> _REQUIRED WORK_:
a. In the Bluetooth overview, what data rates does Bluetooth support over asynchronous and synchronous links?
b. Reproduce the passage of the Bluetooth overview starting at "The Bluetooth™ is" and ending at "the wireless medium.".

BEGIN SELECTED EXCERPT

The Bluetooth™ is an interesting up-coming technology. It was originally conceived by Ericsson and has been enthusiastically ushered in and promoted to enable devices of all kinds − from laptops and cell phones, to personal digital assistants and household appliances  to have the capability of communicating and interoperating with one another in the wireless medium.

The underlying concept of the Bluetooth technology remains the transparent wireless RF communication between electronic devices. This mode of communication can offer a set of advantages encompassing a viable voice/data access point, no cumbersome cabling and creation of an “as-you-please” ad hoc wireless network.

Bluetooth technology is characterized by personal connectivity of enabled devices, spontaneous creation of disposable networks and low-cost, low-power indoor wireless transmissions of short ranges supporting 721 kbps or 432.6 kbps over asynchronous and synchronous links respectively.

Essentially, the transmitter and receiver parts of the Bluetooth system use the hopping frequency scheme, thus facilitating modulation and demodulation of the baseband signal with a frequency-modulation scheme. That is, the Bluetooth conceptually connects everything wirelessly with a frequency-hopping radio link in short-range areas.

END SELECTED EXCERPT
BEGIN DATASET CONTENT

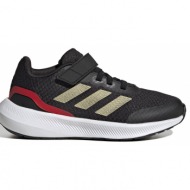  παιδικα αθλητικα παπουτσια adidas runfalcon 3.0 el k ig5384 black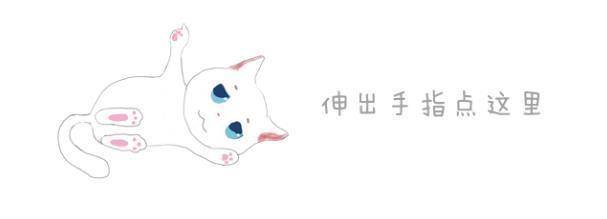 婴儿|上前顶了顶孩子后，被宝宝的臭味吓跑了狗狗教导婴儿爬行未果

END DATASET CONTENT
BEGIN DATASET CONTENT

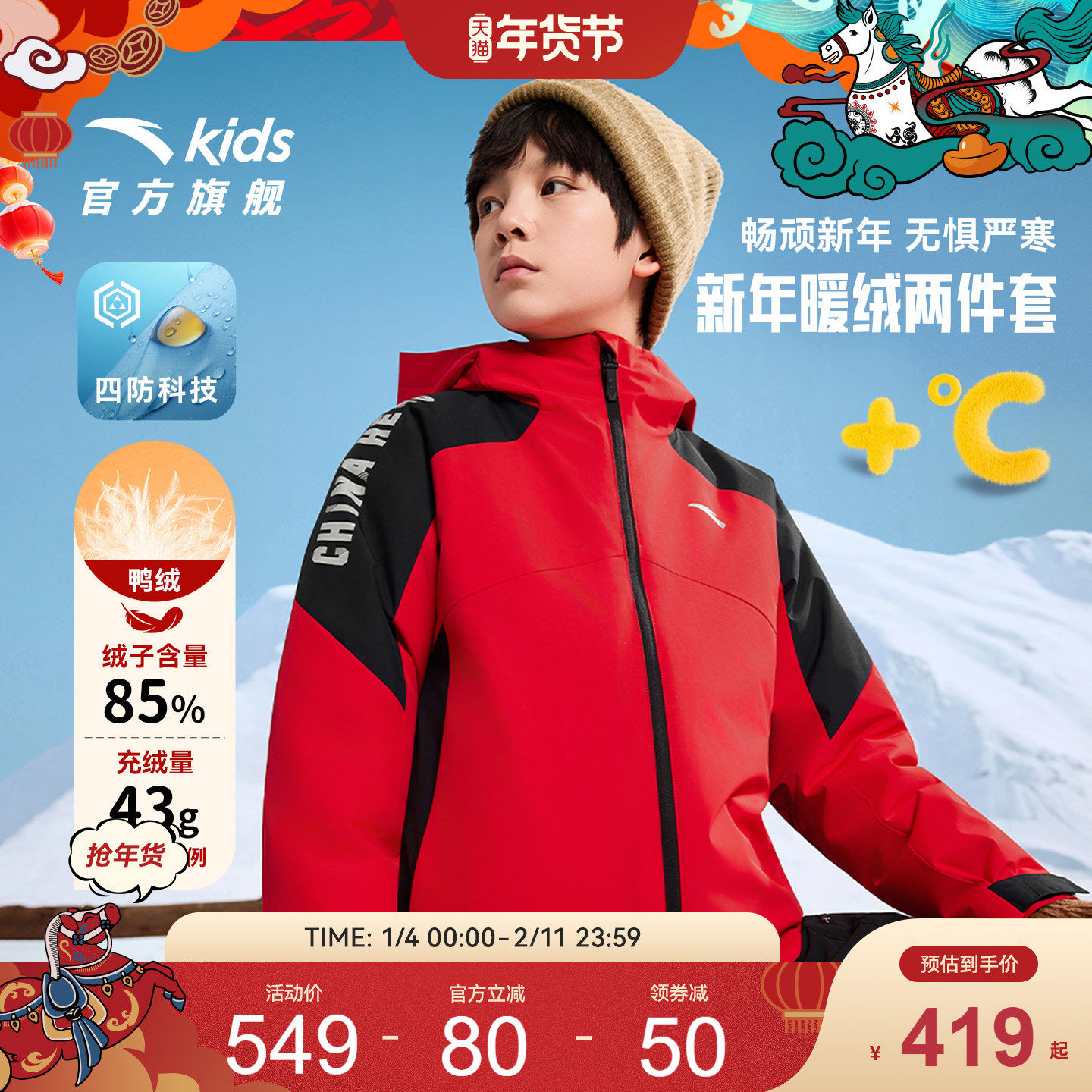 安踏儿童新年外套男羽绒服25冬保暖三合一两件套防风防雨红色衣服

END DATASET CONTENT

> _SOLUTIONS TO THE TASKS_:
a. 721 kbps over asynchronous links and 432.6 kbps over synchronous links.

b.
The Bluetooth™ is an interesting up-coming technology. It was originally conceived by Ericsson and has been enthusiastically ushered in and promoted to enable devices of all kinds − from laptops and cell phones, to personal digital assistants and household appliances  to have the capability of communicating and interoperating with one another in the wireless medium.